Background and purpose: The p53 tumor suppression pathway is important in effects associated with radiotherapy. The mouse double minute 2 (MDM2) plays a pivotal role in this pathway by down regulating p53. A functional T-to-G polymorphism at nucleotide 309 in MDM2 promoter intron 1 (SNP309) has been identified which influenced transcription activity. A G-to-C SNP at p53 codon 72 results in an Arg/Pro polymorphism, which is associated with apoptosis induction potential and p53 mutation status.

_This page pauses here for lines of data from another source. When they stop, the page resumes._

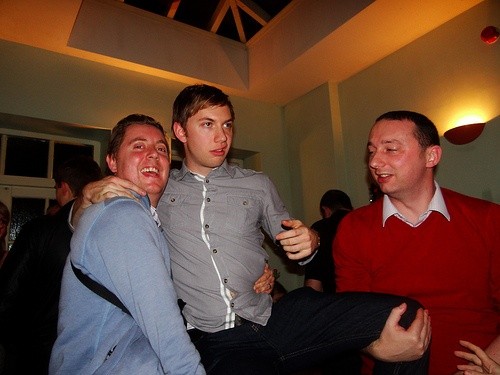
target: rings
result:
[269,284,271,289]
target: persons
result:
[0,157,108,375]
[48,113,209,375]
[271,279,291,305]
[55,84,432,375]
[332,111,500,375]
[304,190,354,292]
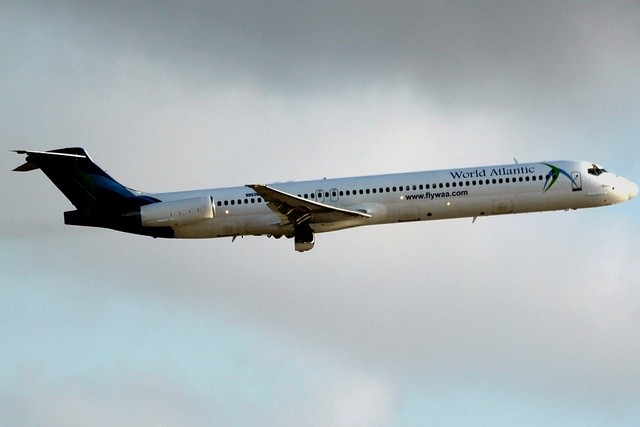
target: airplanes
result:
[9,146,638,252]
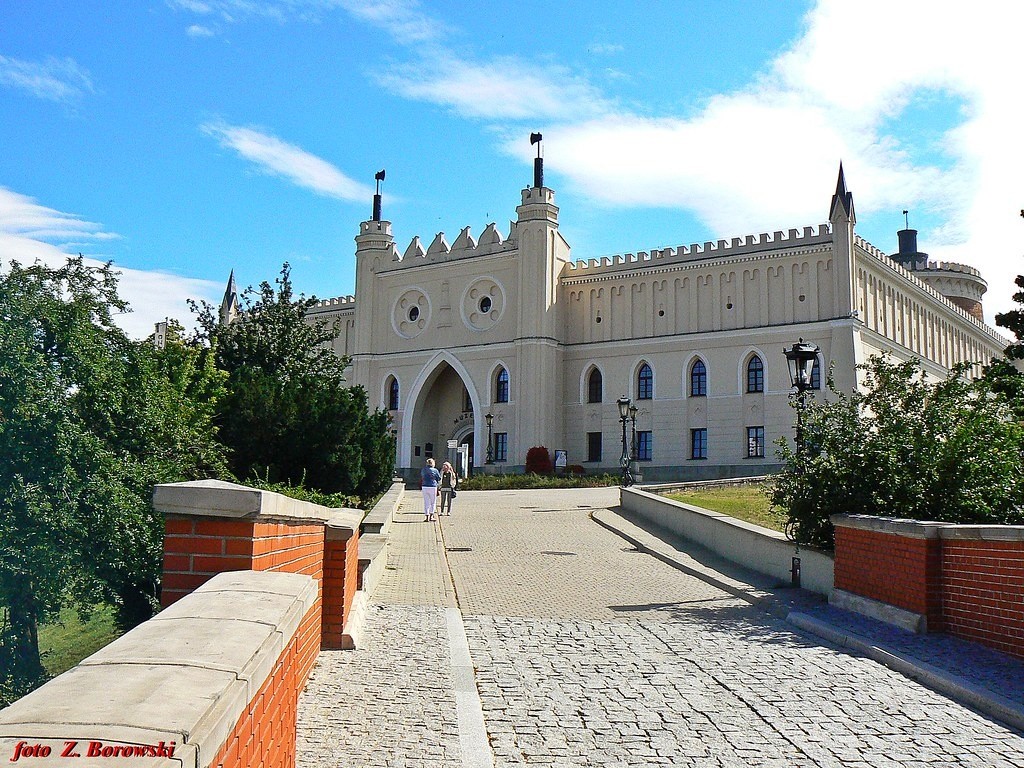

Materials and methods: We sequenced both MDM2 SNP309 and p53 codon 72 SNP in patients with oral squamous cell carcinoma (OSCC, n=189), oral submucosal fibrosis (OSF, n=70), and 116 controls.
Results: Neither MDM2 SNP309 nor p53 codon 72 SNP was associated with susceptibility to or the age at onset of OSCC or OSF. p53 codon 72 SNP Arg/Arg polymorphism was associated with the progression of OSCC, and the overall (OS) and disease-free survival (DFS) of irradiated patients. The MDM2 SNP309 G/G polymorphism was associated with poor OS in advanced OSCC, and the OS and DSF of irradiated patients. The combination of MDM2 SNP309 G/G and p53 codon 72 Arg/Arg polymorphism is associated with the worst OS and DFS.
Conclusions: Advanced OSCC has high mortality and recurrence. We identified that both MDM2 SNP309 and p53 codon 72 SNP could be useful factors for evaluating the outcome of advanced OSCC treated with adjuvant radiation.